**Task**
In the records below, find each line containing the word "common" and copy it.

BEGIN Records supplied

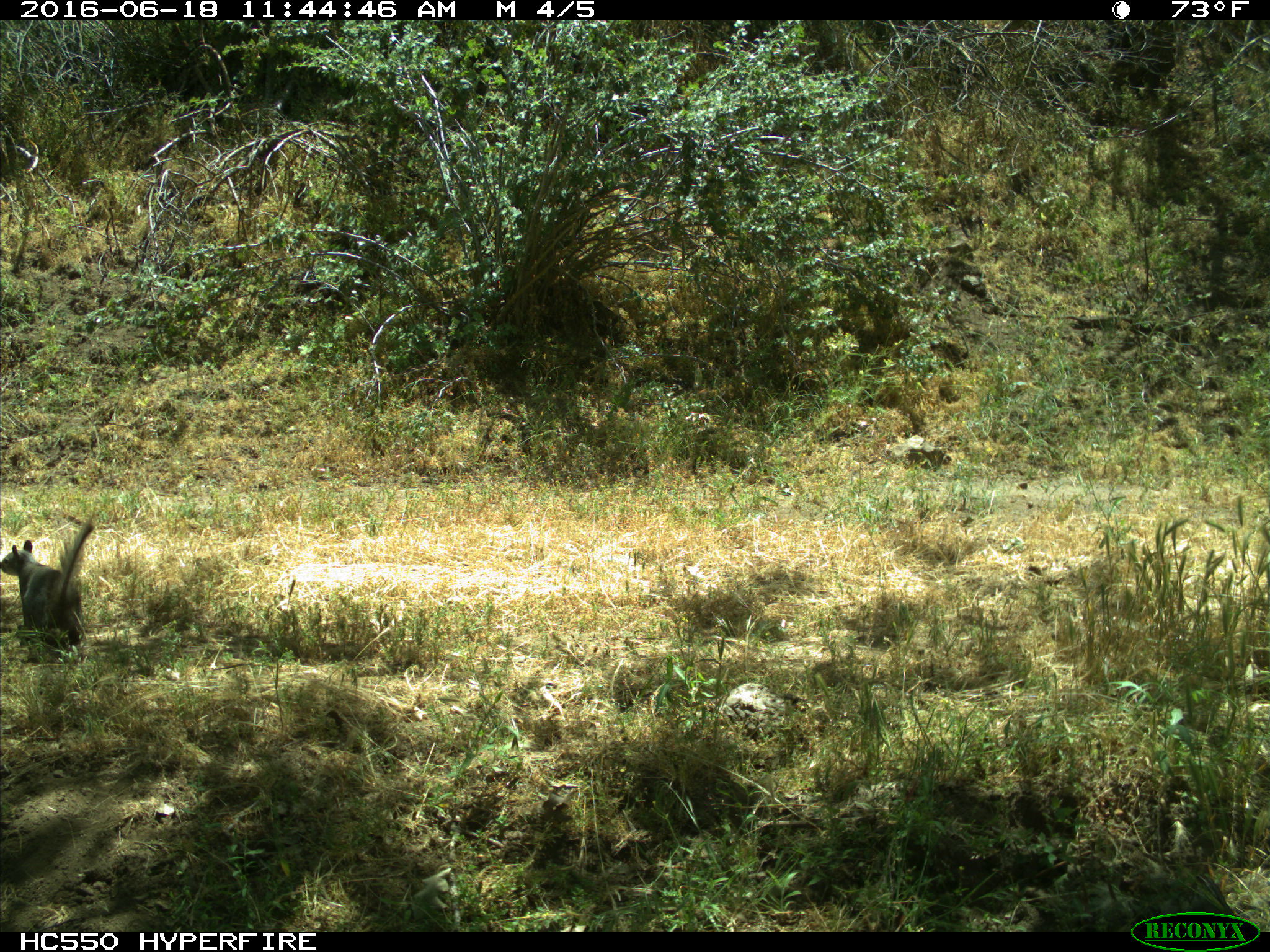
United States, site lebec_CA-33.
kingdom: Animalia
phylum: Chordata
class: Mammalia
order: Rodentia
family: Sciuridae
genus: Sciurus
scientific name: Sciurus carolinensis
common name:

END Records supplied
BEGIN Records supplied

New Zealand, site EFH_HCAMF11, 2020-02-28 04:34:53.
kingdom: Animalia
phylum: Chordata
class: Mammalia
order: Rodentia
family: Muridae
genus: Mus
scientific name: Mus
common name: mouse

END Records supplied
BEGIN Records supplied

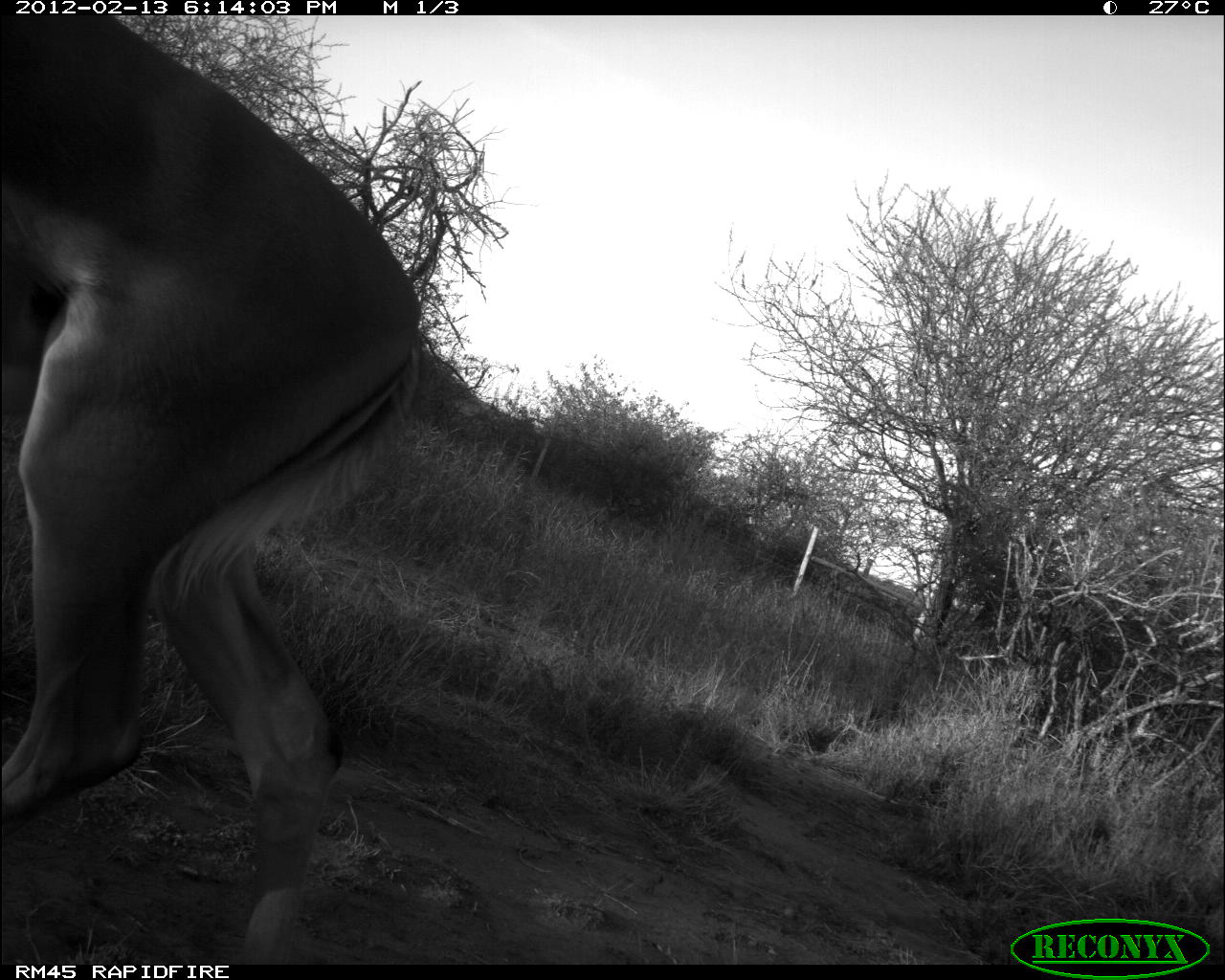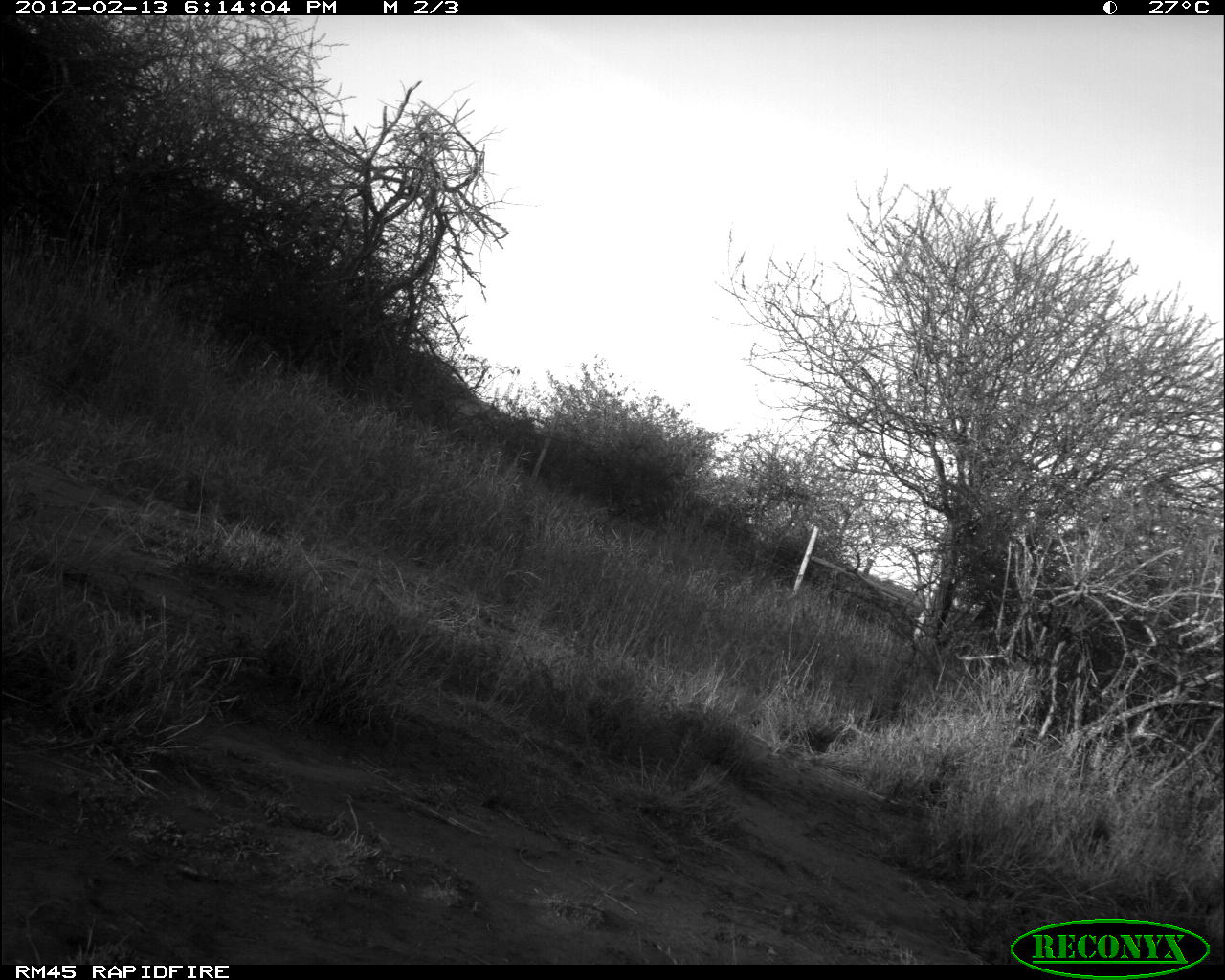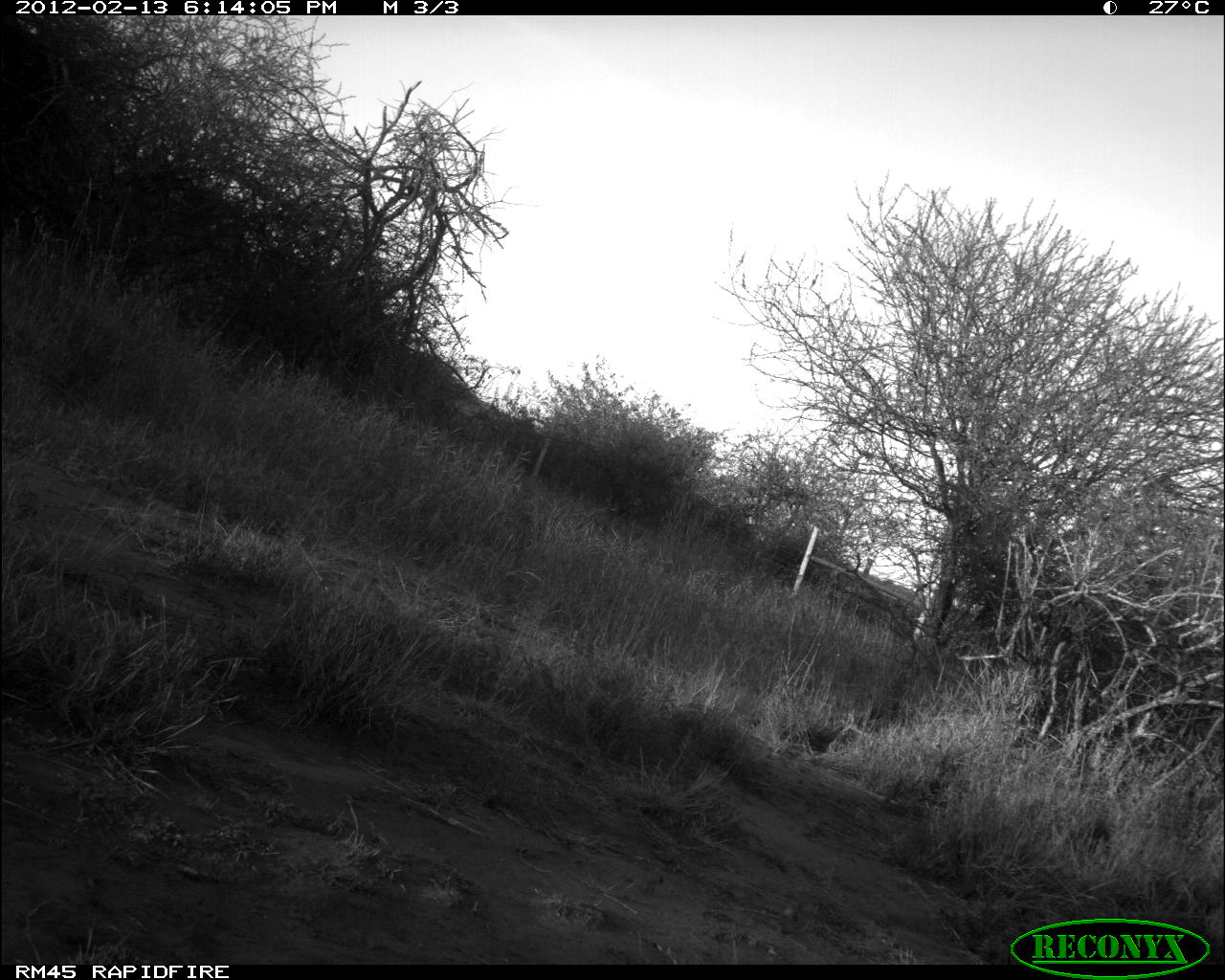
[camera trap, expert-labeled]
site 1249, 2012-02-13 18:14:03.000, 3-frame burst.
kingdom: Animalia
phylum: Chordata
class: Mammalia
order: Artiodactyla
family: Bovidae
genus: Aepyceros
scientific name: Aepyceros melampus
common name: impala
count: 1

END Records supplied

**Solution**
common name:
common name: mouse
common name: impala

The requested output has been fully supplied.